▶ [INPUT]:
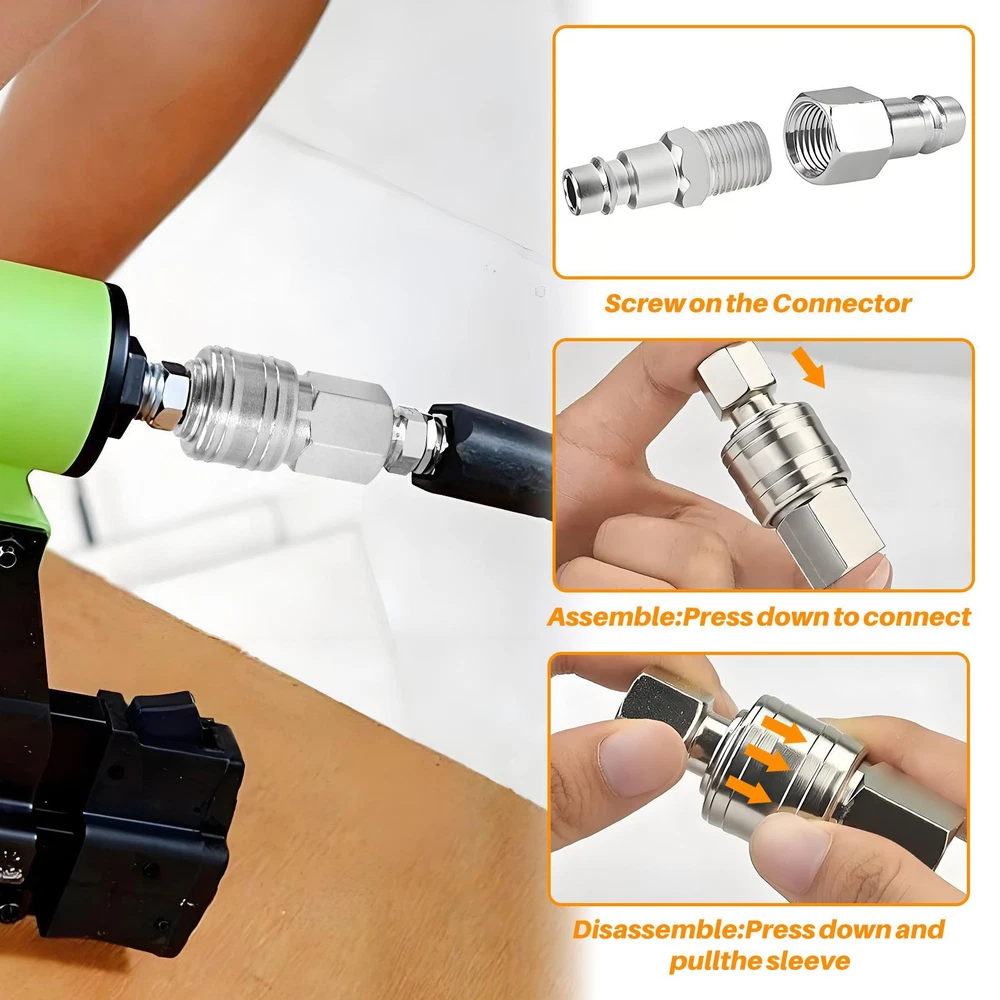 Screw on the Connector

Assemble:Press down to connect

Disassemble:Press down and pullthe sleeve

==

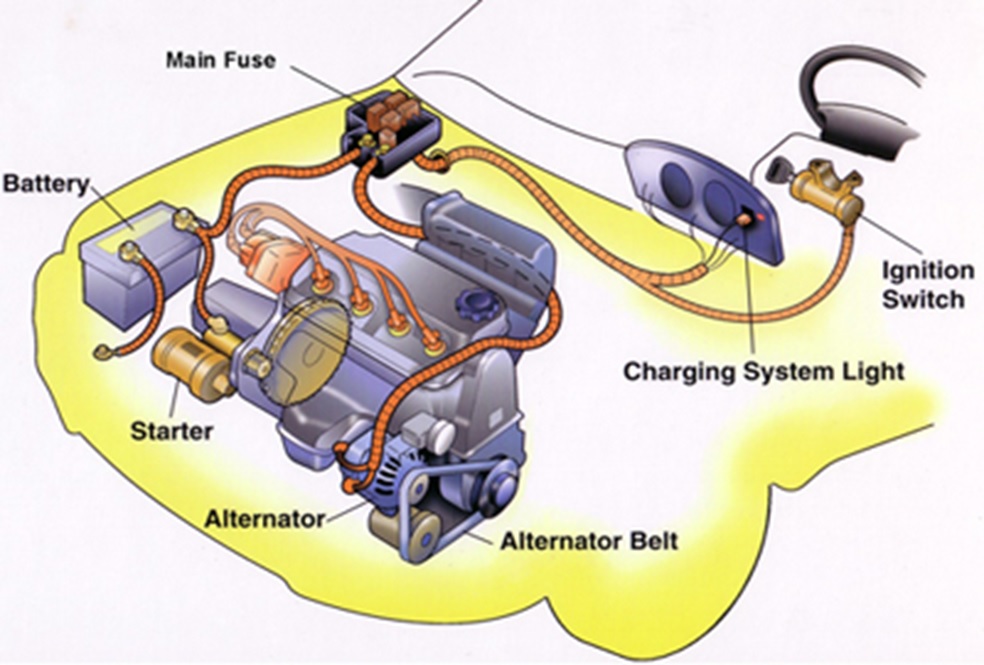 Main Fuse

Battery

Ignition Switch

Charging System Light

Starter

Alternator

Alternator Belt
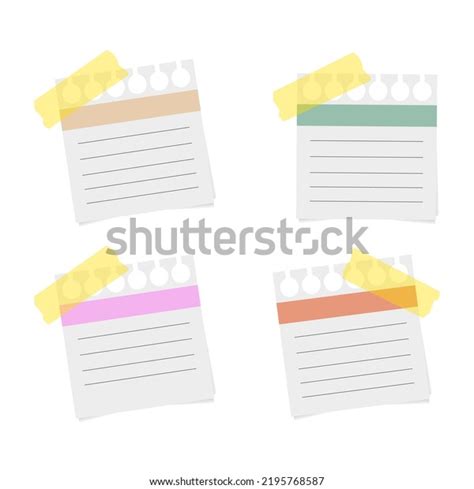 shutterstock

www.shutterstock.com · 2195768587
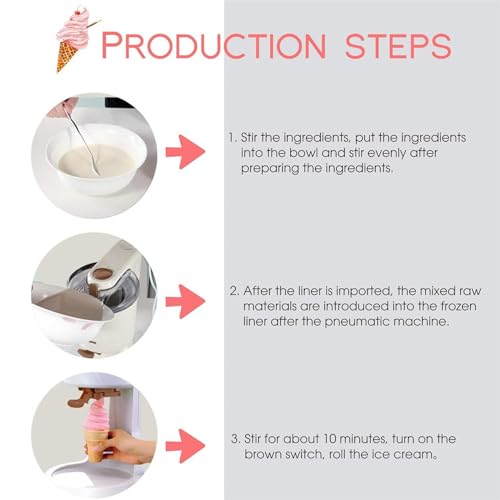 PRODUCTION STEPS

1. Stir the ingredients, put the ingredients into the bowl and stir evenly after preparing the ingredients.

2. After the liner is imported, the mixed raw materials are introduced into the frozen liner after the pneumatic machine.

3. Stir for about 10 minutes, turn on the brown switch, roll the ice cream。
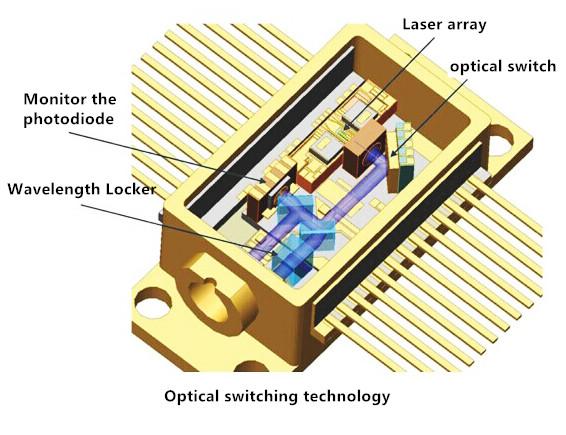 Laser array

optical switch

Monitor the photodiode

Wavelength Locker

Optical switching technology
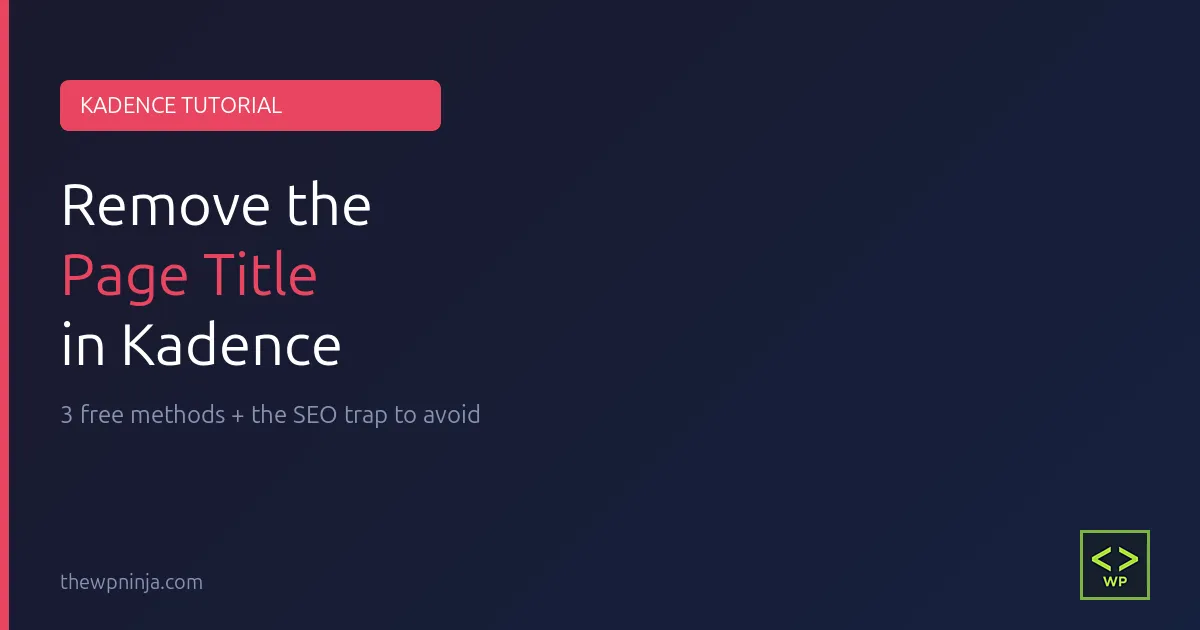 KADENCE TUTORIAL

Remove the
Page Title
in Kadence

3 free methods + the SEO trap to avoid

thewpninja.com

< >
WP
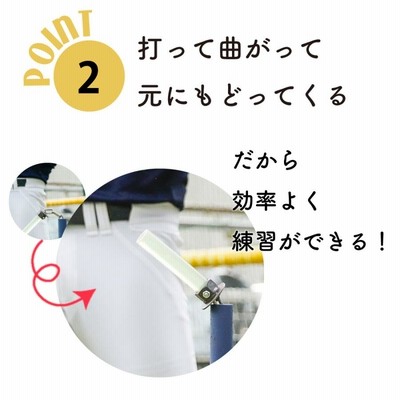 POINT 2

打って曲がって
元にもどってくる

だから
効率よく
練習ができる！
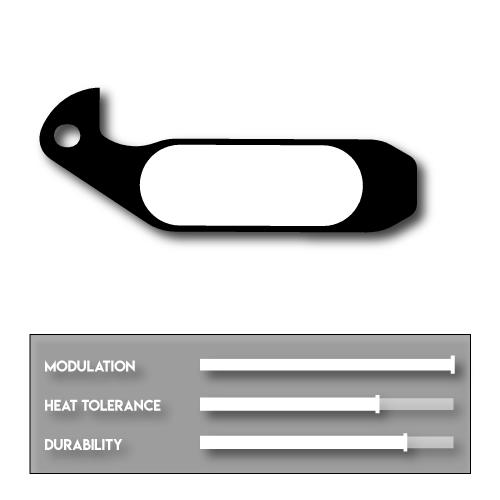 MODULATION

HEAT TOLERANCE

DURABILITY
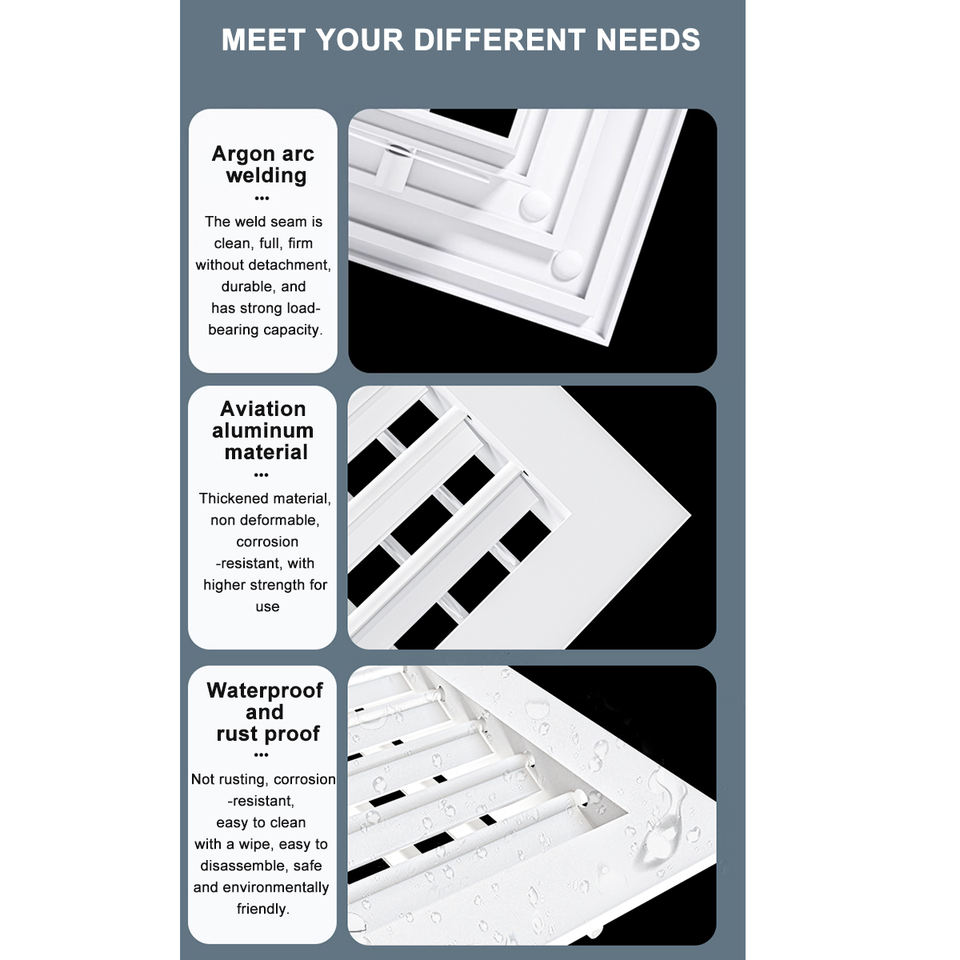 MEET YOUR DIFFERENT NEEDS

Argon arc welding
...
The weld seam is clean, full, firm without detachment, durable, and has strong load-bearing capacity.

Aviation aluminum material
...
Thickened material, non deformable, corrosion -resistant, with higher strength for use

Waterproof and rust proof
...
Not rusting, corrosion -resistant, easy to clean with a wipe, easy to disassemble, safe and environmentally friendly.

---

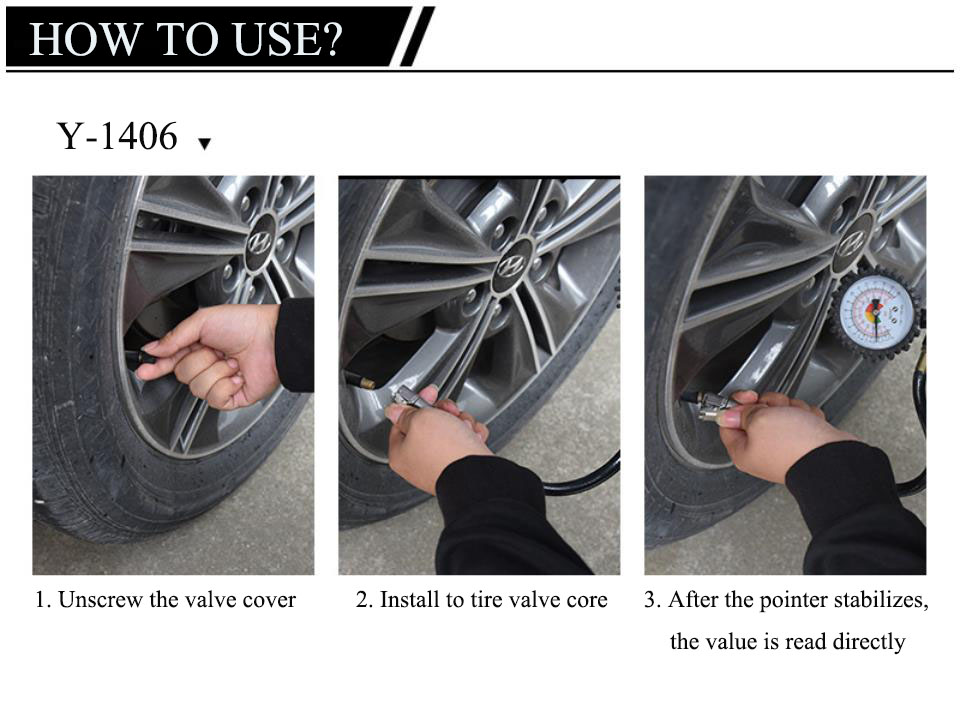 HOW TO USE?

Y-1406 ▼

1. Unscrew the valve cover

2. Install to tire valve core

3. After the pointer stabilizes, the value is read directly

▶ [TASK BRIEF]: Within the entries, find all lines holding "corrosion" and copy each one.

▶ [RESULT OF THE EXERCISE]:
Thickened material, non deformable, corrosion -resistant, with higher strength for use
Not rusting, corrosion -resistant, easy to clean with a wipe, easy to disassemble, safe and environmentally friendly.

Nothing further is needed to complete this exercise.